Ayant les mains libres à l’ouest, Hitler peut entamer la construction de la nouvelle Europe destinée à remplacer l’édifice périmé de Versailles. Pour accentuer l’isolement de l’Angleterre, il tente vainement d’entraîner dans la guerre l’Espagne de Franco. Mais le Caudillo, qu’il voit à Hendaye le 23 octobre 1940, fait la sourde oreille. À son retour, le 24, Hitler rencontre Pétain à Montoire, où est évoquée en présence de Laval la possibilité d’une collaboration entre la France de Vichy et le IIIe Reich. Cette entrevue n’apporte aucun changement au dur régime de l’occupation et notamment à la mise en coupe de la France grâce à l’indemnité de 400 millions par jour, qui permet au Reich d’« acheter l’économie française avec l’argent des Français ». La Belgique et la Hollande connaissent le régime de l’administration allemande directe ; les vrais « collaborateurs » du type norvégien de Quisling se font rares.

C’est en Europe centrale et orientale que s’ébauche la nouvelle Europe, qui se présente d’abord comme un compromis germano-soviétique. Dans le cadre du pacte du 23 août 1939, l’U. R. S. S. annexe en août 1940 les pays baltes, la Bessarabie et la Bucovine roumaines. Il n’y a plus d’État polonais. La Slovaquie « indépendante » de Mgr Tiso est dominée par l’Allemagne, qui contrôle directement le protectorat de Bohême et de Moravie. Le 29 août 1940, Hitler rend à Vienne une sentence arbitrale qui achève de dépouiller la Roumanie en donnant à la Bulgarie la Dobroudja méridionale, à la Hongrie les deux tiers de la Transylvanie et en faisant occuper par la Wehrmacht ce qui restait de ce malheureux pays.
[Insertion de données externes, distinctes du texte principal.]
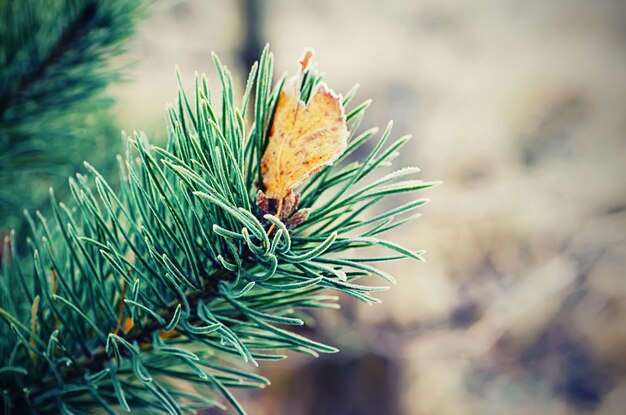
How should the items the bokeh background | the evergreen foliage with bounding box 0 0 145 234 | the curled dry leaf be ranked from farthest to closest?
the bokeh background
the evergreen foliage with bounding box 0 0 145 234
the curled dry leaf

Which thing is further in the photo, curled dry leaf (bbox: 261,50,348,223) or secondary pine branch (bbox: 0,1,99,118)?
secondary pine branch (bbox: 0,1,99,118)

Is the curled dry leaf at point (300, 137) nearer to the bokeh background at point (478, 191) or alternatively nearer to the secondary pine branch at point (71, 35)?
the secondary pine branch at point (71, 35)

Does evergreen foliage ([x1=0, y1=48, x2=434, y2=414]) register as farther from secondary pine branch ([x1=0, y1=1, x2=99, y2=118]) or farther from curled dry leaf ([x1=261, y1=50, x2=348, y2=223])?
secondary pine branch ([x1=0, y1=1, x2=99, y2=118])

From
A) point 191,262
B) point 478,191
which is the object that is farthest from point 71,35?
point 478,191

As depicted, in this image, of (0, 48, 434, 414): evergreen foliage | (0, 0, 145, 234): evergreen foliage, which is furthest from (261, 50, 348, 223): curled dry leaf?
(0, 0, 145, 234): evergreen foliage

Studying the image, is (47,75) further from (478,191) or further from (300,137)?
(478,191)

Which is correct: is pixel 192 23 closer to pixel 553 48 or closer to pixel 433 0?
pixel 433 0

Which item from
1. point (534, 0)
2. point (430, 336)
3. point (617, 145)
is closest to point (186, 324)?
point (430, 336)
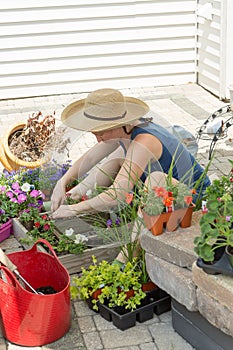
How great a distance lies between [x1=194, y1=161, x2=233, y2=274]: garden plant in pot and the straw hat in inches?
37.1

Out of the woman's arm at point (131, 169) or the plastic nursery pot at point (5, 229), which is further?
the plastic nursery pot at point (5, 229)

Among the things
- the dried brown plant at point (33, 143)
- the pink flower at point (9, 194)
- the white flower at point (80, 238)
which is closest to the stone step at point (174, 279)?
the white flower at point (80, 238)

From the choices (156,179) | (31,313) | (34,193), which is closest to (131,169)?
(156,179)

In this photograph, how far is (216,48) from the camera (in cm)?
795

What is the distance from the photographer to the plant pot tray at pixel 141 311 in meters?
3.52

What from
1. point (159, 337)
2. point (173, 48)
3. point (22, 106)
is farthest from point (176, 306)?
point (173, 48)

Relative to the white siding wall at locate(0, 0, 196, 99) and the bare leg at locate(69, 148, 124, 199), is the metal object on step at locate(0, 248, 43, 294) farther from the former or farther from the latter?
the white siding wall at locate(0, 0, 196, 99)

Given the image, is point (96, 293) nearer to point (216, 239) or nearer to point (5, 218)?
point (216, 239)

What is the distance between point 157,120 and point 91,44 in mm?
4583

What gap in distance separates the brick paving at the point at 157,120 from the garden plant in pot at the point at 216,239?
0.63 m

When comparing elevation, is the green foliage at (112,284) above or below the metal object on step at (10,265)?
below

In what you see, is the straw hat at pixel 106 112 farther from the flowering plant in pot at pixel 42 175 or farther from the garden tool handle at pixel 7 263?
the garden tool handle at pixel 7 263

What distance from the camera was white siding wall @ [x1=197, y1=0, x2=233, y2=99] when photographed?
7512 mm

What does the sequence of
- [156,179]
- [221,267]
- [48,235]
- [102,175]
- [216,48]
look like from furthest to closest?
[216,48]
[48,235]
[102,175]
[156,179]
[221,267]
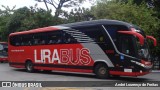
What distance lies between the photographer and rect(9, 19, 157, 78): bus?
17.5 meters

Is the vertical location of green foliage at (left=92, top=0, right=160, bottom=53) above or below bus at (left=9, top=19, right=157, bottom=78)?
above

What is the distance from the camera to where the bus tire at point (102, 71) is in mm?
18609

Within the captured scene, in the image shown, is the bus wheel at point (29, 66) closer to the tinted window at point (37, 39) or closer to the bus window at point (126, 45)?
the tinted window at point (37, 39)

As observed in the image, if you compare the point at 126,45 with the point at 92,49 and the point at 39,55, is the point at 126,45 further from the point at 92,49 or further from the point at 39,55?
the point at 39,55

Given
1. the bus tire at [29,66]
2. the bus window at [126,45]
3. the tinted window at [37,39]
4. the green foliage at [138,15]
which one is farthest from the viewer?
the green foliage at [138,15]


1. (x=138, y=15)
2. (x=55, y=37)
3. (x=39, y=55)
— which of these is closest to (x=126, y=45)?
(x=55, y=37)

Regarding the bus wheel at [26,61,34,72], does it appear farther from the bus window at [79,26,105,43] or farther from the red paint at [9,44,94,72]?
the bus window at [79,26,105,43]

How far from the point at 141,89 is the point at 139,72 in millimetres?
3202

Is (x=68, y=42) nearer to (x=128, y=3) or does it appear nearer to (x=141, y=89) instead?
(x=141, y=89)

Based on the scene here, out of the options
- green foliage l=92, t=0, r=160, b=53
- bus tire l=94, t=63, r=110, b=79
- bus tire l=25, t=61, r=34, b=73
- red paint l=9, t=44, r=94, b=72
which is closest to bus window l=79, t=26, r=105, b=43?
red paint l=9, t=44, r=94, b=72

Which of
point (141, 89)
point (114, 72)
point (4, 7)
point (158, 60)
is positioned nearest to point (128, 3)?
point (158, 60)

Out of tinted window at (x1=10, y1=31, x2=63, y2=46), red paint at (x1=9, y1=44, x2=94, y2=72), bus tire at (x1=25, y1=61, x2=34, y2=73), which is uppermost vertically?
tinted window at (x1=10, y1=31, x2=63, y2=46)

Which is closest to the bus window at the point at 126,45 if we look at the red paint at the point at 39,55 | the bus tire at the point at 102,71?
the bus tire at the point at 102,71

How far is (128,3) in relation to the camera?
3000 cm
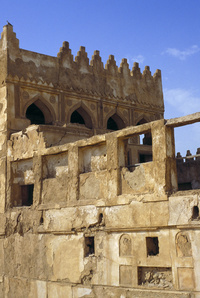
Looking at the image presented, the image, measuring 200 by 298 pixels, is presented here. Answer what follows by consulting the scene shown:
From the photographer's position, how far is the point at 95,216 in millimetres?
9281

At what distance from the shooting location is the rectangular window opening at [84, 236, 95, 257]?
30.9ft

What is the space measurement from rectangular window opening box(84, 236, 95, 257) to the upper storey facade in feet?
10.1

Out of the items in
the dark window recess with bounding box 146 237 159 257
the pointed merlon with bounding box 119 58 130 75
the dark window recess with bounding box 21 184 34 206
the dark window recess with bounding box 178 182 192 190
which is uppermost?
the pointed merlon with bounding box 119 58 130 75

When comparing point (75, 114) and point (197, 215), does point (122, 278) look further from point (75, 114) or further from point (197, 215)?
point (75, 114)

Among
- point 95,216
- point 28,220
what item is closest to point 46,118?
point 28,220

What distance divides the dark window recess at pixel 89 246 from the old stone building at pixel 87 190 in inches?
0.8

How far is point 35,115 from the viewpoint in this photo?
535 inches

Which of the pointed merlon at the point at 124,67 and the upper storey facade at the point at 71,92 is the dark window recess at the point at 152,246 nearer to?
the upper storey facade at the point at 71,92

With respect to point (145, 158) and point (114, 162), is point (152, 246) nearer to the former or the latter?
point (114, 162)

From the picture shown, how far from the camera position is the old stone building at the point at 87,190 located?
8.14 meters

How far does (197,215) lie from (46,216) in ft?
12.8

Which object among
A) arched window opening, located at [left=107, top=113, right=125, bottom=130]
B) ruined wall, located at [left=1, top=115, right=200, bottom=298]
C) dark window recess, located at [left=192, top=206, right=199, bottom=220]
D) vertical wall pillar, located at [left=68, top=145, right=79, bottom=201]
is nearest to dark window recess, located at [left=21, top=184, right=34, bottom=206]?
ruined wall, located at [left=1, top=115, right=200, bottom=298]

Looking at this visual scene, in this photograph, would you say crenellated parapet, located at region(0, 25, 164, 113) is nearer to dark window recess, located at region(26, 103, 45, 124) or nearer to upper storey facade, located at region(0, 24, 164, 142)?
upper storey facade, located at region(0, 24, 164, 142)

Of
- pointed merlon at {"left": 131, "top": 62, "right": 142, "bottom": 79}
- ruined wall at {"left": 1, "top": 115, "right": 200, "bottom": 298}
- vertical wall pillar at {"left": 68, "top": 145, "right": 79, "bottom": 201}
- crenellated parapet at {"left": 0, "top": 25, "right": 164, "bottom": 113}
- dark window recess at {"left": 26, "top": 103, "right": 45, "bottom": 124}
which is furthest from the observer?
pointed merlon at {"left": 131, "top": 62, "right": 142, "bottom": 79}
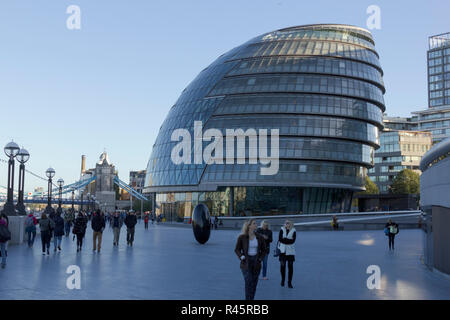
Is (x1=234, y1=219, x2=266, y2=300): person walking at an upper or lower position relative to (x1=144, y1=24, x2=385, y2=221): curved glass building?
lower

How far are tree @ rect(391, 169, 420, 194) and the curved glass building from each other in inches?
1321

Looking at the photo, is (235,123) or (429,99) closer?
(235,123)

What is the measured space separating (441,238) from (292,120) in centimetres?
5855

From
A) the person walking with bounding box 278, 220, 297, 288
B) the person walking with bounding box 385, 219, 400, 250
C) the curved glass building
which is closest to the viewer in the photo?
the person walking with bounding box 278, 220, 297, 288

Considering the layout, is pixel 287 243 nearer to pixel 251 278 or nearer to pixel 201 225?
pixel 251 278

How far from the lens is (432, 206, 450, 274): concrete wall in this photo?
15352 mm

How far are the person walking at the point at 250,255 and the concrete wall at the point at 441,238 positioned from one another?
288 inches

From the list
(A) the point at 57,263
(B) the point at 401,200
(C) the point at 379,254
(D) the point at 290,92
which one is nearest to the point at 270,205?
(D) the point at 290,92

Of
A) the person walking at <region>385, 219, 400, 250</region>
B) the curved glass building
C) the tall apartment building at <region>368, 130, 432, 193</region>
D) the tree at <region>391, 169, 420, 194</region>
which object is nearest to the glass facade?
the tall apartment building at <region>368, 130, 432, 193</region>

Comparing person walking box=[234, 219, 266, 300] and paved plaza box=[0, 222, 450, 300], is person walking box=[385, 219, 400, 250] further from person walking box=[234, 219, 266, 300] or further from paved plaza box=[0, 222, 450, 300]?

Ce nouvel ordre est consacré par la signature à Berlin le 27 septembre 1940 du Pacte à trois, Allemagne, Italie, Japon, dirigé contre la Grande-Bretagne et les États-Unis et auquel les États satellites sont invités à adhérer, recevant en retour le « bienfait » de la protection et de l’occupation allemandes.


De l’alliance à la guerre germano-soviétique

Le traité de 1939 fui suivi de l’accord commercial germano-soviétique du 11 février 1940, qui, pour Berlin, atténua de façon importante les effets du blocus britannique. Les Allemands obtiennent de payer en 27 mois ce qu’ils reçoivent en 18 : cuivre, nickel, tungstène, céréales, coton et produits pétroliers ; l’U. R. S. S. accorde une réduction de tarif de 50 p. 100 aux marchandises transitant par le Transsibérien. Tandis que les services de propagande nazis et soviétiques continuaient à converger contre l’impérialisme anglais, de sérieuses divergences se manifestaient lors de la venue en novembre 1940 de Molotov à Berlin. En offrant à Moscou l’Iran et l’Inde, Hitler tente de diriger vers l’Orient la politique soviétique, mais Staline entend affirmer sa position en Europe et exige la révision du régime des Dardanelles et des détroits danois. Ces prétentions confirment Hitler dans sa volonté d’abattre l’U. R. S. S. : il prescrit à son état-major d’accélérer le plan Barbarossa d’attaque contre la Russie, lequel, confié au général Paulus, est adopté le 5 décembre 1940. L’attaque est fixée au printemps suivant, mais la décision en reste secrète, et, jusqu’au dernier jour, des trains soviétiques alimenteront largement l’économie allemande. Pendant ce temps, la diplomatie de Berlin s’efforce d’isoler l’U. R. S. S. : des avantages économiques sont concédés à la Finlande, un pacte d’amitié est négocié avec la Turquie (il sera signé le 18 juin 1941), et c’est pour tenter un compromis avec Londres que Rudolph Hess s’envole pour l’Écosse le 10 mai 1941.